As in hustling, or zooming, or cruising really, really fast.
During a Jan. 11 press conference, Capt. John Kirby, the deputy assistant secretary of defense for media operations, expanded our vocabulary with this term. He was talking about aircraft carrier presence near Iran, particularly the recent arrival of the carrier Carl Vinson, and how the ship’s entrance into 5th Fleet has nothing to do with heightened tensions in the region.
Here’s Kirby’s language lesson for the day:
Kirby: And as you all know, I mean, to get an aircraft carrier strike group anywhere in the world takes time. It takes a lot of planning and training. Months of advance work is done. It’s not — I don’t want to leave anybody with the impression that, you know, we’re somehow zorching two carriers over there because we’re concerned about what happened, you know, today in Iran. It’s just not the case. This is — this is just prudent force posture requirements set by the combatant commander.
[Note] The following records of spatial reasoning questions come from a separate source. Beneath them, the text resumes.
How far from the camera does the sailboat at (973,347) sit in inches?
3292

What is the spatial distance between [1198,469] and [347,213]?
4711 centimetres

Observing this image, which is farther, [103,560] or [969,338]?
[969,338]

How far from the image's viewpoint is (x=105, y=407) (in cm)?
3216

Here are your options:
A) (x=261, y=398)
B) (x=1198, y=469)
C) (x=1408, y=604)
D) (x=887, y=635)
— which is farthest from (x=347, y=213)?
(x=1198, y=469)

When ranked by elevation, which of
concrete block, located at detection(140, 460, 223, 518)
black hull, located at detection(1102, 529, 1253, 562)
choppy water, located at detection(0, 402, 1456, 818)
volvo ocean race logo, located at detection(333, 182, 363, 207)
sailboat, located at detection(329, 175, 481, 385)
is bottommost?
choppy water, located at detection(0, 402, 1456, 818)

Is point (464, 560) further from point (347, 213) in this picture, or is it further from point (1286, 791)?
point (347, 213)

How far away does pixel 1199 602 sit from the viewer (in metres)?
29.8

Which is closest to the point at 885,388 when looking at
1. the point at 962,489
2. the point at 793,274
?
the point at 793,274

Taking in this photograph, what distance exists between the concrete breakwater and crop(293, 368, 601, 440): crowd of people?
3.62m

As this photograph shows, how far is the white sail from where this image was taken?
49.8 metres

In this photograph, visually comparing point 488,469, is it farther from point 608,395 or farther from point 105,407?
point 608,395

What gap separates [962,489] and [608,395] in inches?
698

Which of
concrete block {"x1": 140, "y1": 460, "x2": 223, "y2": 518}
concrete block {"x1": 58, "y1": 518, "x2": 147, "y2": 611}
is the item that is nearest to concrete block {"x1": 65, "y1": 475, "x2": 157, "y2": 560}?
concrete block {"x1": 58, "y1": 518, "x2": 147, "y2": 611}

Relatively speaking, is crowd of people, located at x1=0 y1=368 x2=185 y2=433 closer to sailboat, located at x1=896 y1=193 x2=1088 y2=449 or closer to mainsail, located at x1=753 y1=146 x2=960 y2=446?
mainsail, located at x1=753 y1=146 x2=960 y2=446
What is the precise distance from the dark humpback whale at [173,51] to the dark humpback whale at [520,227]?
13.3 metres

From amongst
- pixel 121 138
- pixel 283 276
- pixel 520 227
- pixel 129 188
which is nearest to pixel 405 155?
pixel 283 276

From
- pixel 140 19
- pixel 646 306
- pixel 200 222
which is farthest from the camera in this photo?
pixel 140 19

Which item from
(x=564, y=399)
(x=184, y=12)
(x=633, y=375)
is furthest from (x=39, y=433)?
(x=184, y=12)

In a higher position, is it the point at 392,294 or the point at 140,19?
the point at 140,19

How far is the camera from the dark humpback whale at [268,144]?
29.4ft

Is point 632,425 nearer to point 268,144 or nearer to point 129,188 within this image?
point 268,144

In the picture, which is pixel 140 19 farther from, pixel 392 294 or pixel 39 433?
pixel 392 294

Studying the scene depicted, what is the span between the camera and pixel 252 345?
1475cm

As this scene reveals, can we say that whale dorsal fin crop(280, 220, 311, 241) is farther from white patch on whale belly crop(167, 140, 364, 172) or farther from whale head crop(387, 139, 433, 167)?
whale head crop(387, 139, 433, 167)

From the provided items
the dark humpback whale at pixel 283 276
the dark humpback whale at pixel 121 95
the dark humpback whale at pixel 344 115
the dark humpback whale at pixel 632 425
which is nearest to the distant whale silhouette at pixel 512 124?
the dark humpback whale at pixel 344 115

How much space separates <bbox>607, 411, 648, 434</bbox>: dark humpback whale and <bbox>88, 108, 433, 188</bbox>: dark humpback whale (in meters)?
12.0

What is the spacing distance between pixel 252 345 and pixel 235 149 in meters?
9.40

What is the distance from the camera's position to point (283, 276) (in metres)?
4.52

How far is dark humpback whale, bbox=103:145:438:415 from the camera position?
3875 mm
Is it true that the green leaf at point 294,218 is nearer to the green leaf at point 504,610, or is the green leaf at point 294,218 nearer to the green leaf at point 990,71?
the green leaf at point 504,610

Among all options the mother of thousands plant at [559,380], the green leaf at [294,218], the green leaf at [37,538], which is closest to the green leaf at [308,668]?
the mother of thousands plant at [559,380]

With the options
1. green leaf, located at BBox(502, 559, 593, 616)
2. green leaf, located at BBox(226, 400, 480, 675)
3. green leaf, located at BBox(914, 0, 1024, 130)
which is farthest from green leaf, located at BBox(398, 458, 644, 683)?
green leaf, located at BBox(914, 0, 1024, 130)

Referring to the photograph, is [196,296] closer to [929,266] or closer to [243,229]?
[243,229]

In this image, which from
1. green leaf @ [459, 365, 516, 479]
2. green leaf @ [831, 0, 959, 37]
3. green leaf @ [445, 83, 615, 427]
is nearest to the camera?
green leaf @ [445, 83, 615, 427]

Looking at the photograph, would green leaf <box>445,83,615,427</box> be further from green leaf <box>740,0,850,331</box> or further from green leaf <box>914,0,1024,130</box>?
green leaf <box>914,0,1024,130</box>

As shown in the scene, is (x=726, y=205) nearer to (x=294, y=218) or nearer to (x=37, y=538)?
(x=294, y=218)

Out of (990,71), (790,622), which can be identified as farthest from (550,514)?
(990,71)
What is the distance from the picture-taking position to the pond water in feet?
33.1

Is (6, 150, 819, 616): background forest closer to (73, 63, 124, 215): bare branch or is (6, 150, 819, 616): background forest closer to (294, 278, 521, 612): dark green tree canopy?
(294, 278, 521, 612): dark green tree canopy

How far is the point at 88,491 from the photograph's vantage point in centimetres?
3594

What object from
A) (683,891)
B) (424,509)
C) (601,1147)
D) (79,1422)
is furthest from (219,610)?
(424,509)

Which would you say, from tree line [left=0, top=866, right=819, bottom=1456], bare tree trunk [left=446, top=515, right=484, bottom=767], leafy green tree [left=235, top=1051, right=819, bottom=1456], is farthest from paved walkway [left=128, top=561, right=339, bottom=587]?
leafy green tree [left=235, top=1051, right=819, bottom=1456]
Q: But in fact it’s sporadic, at best, when you’re able to put two carriers there. We are told that rather than the question being when did — is the Vinson coming in, to use your word, scorching, I — or zorching or whatever —
Kirby: “Zorching,” I think, is what I said –
Q: Zorching, you said. (Laughter.)
Pentagon Spokesman George Little: It’s a technical term — (inaudible) — learning.
And in case you’re curious, “zorching” is worth 23 points in Scrabble and a great way to unload a “Z.” But watch out, it may not be in the official Scrabble dictionary.